For lofts with difficult access – e.g. small hatches and very little space – standard loft insulation rolls aren’t suitable. Instead a loose, fire-retardant insulation material is blown into the loft using specialist equipment. This is a job for a professional installer and can take a few hours depending on the size of the loft.
Room-in roof insulation for pitched roofs
If your loft has been converted into a habitable space then standard loft insulation is not suitable. Some lofts may have been insulated when they were converted, but if not the unheated space still needs to be insulated to prevent heat from escaping. Equally if you’re thinking about loft conversion, make sure to consider insulation before you start work.
Room-in-roof insulation involves fitting insulating material between and over the rafters (the sloping timbers that make up the roof itself).

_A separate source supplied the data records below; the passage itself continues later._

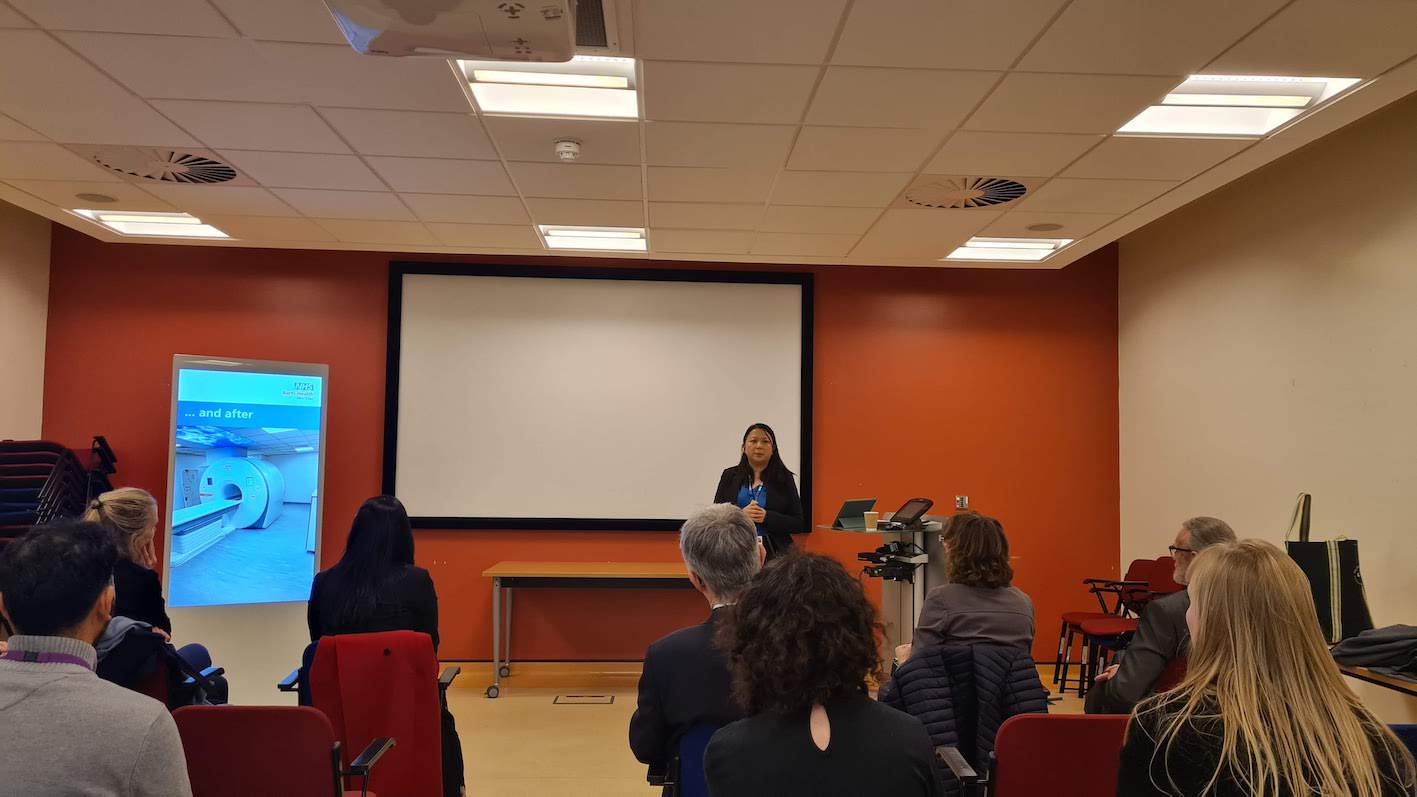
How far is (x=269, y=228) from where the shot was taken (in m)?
5.22

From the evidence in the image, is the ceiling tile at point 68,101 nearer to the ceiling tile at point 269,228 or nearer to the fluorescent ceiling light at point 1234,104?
the ceiling tile at point 269,228

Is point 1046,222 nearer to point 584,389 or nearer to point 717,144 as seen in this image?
point 717,144

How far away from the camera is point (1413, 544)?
376 centimetres

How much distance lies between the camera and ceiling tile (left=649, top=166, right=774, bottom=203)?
410cm

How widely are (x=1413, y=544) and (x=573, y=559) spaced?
14.9ft

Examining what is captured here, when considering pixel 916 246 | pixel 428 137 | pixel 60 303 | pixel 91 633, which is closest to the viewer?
pixel 91 633

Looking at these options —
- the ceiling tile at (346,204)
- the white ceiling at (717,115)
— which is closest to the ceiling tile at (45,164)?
the white ceiling at (717,115)

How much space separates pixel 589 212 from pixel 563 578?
2202mm

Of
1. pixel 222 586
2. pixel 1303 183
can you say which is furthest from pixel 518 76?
pixel 1303 183

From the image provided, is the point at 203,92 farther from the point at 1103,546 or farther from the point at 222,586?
Result: the point at 1103,546

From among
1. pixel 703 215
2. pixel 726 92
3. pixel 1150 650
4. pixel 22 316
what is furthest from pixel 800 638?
pixel 22 316

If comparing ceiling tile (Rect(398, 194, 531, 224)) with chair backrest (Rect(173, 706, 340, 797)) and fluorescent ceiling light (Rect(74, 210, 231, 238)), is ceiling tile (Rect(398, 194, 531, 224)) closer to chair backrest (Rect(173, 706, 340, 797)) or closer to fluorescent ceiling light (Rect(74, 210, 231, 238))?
fluorescent ceiling light (Rect(74, 210, 231, 238))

This can be done with rigid insulation boards, cut to size, or alternatively you can have foam insulation sprayed between the rafters. Plasterboard is then applied on top of the insulating material to create the walls and ceiling of the room.
If you want to install room-in roof insulation after your loft has been converted you will need to factor in redecoration costs as the plasterboard will need to be removed. Room-in roof insulation is also generally more expensive than standard loft insulation as it usually requires the work of a trained insulation specialist, rather than being a DIY job.
If you were to do the work yourself be aware that as well as insulating the roof, you will have to insulate all areas, including any gable walls, stud walls, party walls and chimneys in the loft space.
If you leave these uninsulated, then the heat will bypass your new insulation making it largely ineffective, and potentially causing cold spots and damp issues.
Flat roof insulation
Flat roof insulation is most likely to be relevant on extensions, such as a kitchen or bathroom. These roofs can lose a lot of heat and are expensive to insulate, so it is usually best doing it at the same time as regular maintenance or repairs.
With warm deck insulation a layer of rigid insulation board is laid on top of the existing roof deck, with a vapour barrier in-between to prevent condensation build up. A new roof deck is then fitted on top of the insulation boards.
With cold deck insulation the internal ceiling is removed and either mineral fibre or rigid insulation boards are added between the roof deck and the ceiling, with at least a 50mm gap between the insulation and the deck. A vapour barrier is created between the internal ceiling and the insulation.
This work should always be done by a professional. Even so, cold deck insulation is usually not the most effective way of insulating a flat roof due to potential condensation build up if not done properly.
Warm deck insulation tends to be the cheaper of the two options, especially if done at the same time as repairing or replacing the roof’s finish.